Ad #1 - training a deep learning model can take weeks. Also, the ideal training rate is very situation dependent, meaning it is a piece of information that can be derived locally with this method and that has local significance.
You could potentially test out various training regimes where you would say you start with this LR and decay it exponentially or whatnot, but if you are supervising the training manually you probably would be better off using the lr_finder.
With regards to 2 and 3 (and somewhat 1) there are some best practices that seem to work, but you are free to try whatever seems to make sense to you. If you feel a grid search is applicable to your problem, give it a go.
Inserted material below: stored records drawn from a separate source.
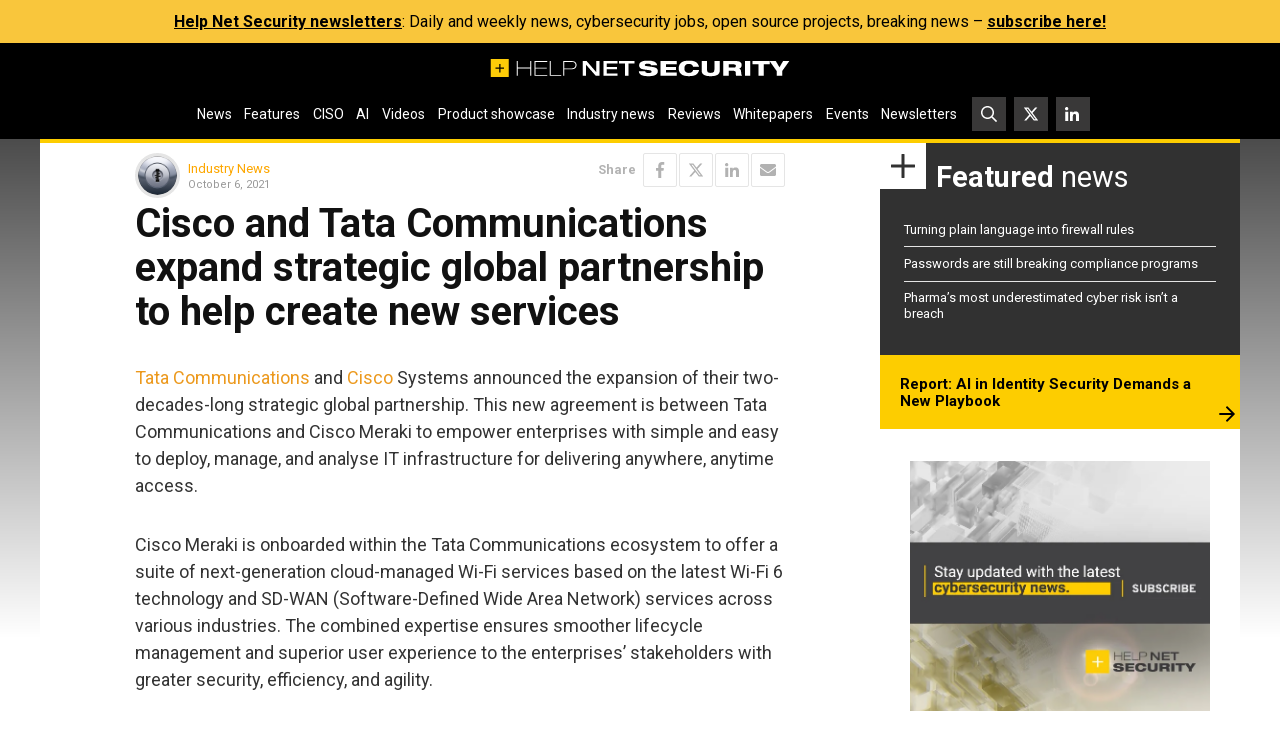

--- FILE ---
content_type: text/html; charset=UTF-8
request_url: https://www.helpnetsecurity.com/wp-admin/axe-effect/
body_size: 449
content:
{"hash":{"hnsGadPrefix":"e68cb93d","hnsGnempPrefix":"e68cb93d0","hnsJadPrefix":"e68cb93d0d2","hnsPenPrefix":"e68cb9"},"data":[{"e68cb92_advanced_323846":{"title":"Newsletter Rectangle Ad","slot":"R1","link":{"title":"","url":"https:\/\/www.helpnetsecurity.com\/ADXSkJ\/aHR0cHM6Ly93d3cuaGVscG5ldHNlY3VyaXR5LmNvbS9uZXdzbGV0dGVyLw","target":""},"campaign":null,"displayType":"aside","deviceType":"advanced","advancedDisplay":{"triggerWidth":1119,"mobilePosition":"after_3rd_p_in_content"},"container":"","width":"300px","height":"250px","beacon":"<a target='_blank' href='https:\/\/www.helpnetsecurity.com\/ADXSkJ\/aHR0cHM6Ly93d3cuaGVscG5ldHNlY3VyaXR5LmNvbS9uZXdzbGV0dGVyLw'><img src='https:\/\/img.helpnetsecurity.com\/wp-content\/uploads\/2024\/03\/21141225\/hns-newsletter.webp' loading='lazy' decoding='async' width='300' height='250' alt=''><\/a>","fallback":false,"loaded":false,"weight":100,"displayRules":{"countries":[],"show_or_hide_country":"hide","start_date":"2025-12-23 09:00:00","end_date":"2026-01-12 09:00:00"},"wrapperVars":[],"vars":[],"showOnce":false,"countDown":0,"customParentClass":"","referrers":[]}}]}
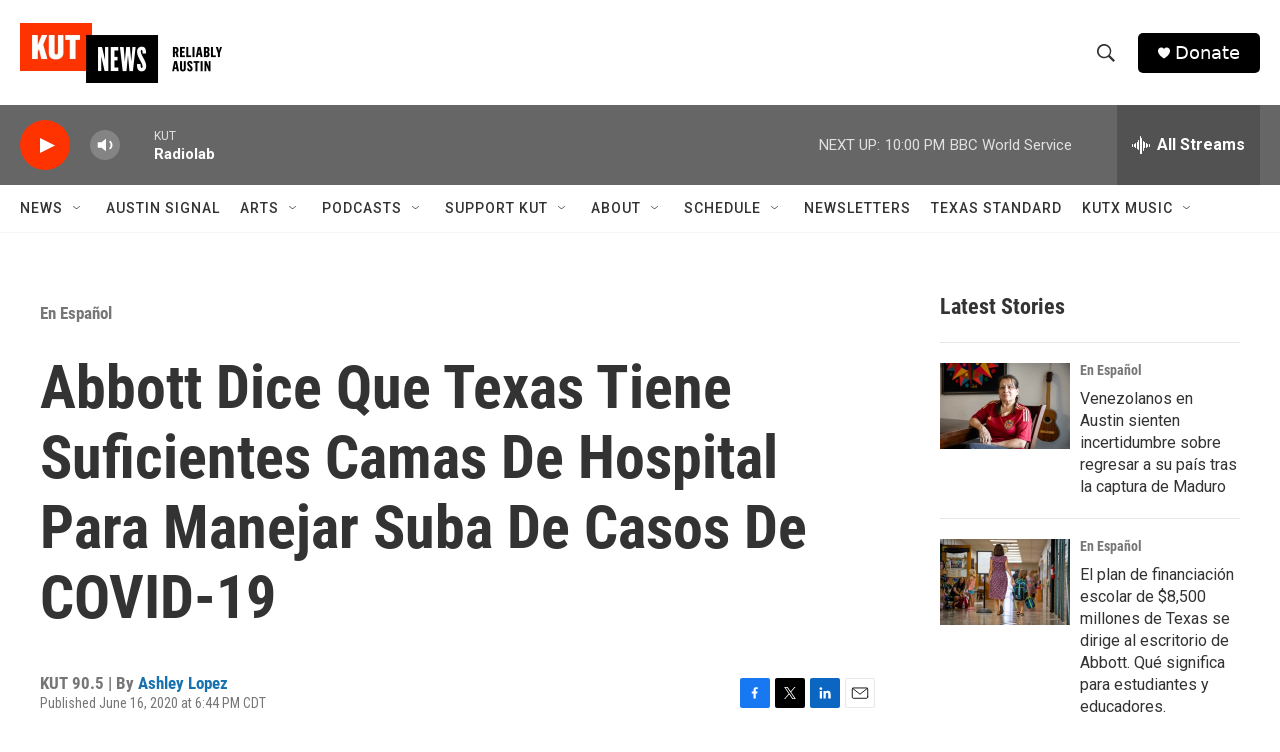

--- FILE ---
content_type: text/html; charset=utf-8
request_url: https://www.google.com/recaptcha/api2/aframe
body_size: 260
content:
<!DOCTYPE HTML><html><head><meta http-equiv="content-type" content="text/html; charset=UTF-8"></head><body><script nonce="yHI6dBL2WnuBTEqCjCXMCw">/** Anti-fraud and anti-abuse applications only. See google.com/recaptcha */ try{var clients={'sodar':'https://pagead2.googlesyndication.com/pagead/sodar?'};window.addEventListener("message",function(a){try{if(a.source===window.parent){var b=JSON.parse(a.data);var c=clients[b['id']];if(c){var d=document.createElement('img');d.src=c+b['params']+'&rc='+(localStorage.getItem("rc::a")?sessionStorage.getItem("rc::b"):"");window.document.body.appendChild(d);sessionStorage.setItem("rc::e",parseInt(sessionStorage.getItem("rc::e")||0)+1);localStorage.setItem("rc::h",'1768793795575');}}}catch(b){}});window.parent.postMessage("_grecaptcha_ready", "*");}catch(b){}</script></body></html>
The way I see it, the information is often presented in coherent chunks to teach us something. But there is no single recipe uniquely applicable. I would venture a guess that we do data augmentation down the road because this just makes it simpler to show us concept one by one. Also, it is a bit more computationally expensive, since we need to run the images through all the layers vs saving the activations of the conv part of the network and training on them - quite a nice way of driving that point!
As to at what point to use data augmentation, I do not know. I came across some people training a model up to some level and only then starting to use data augmentation. Probably training with it from the beginning would be okay as well. But as you progress in the course you will discover there are other considerations to take into account For instance, whether you are overfitting or not. This will be the driving factor in many regards.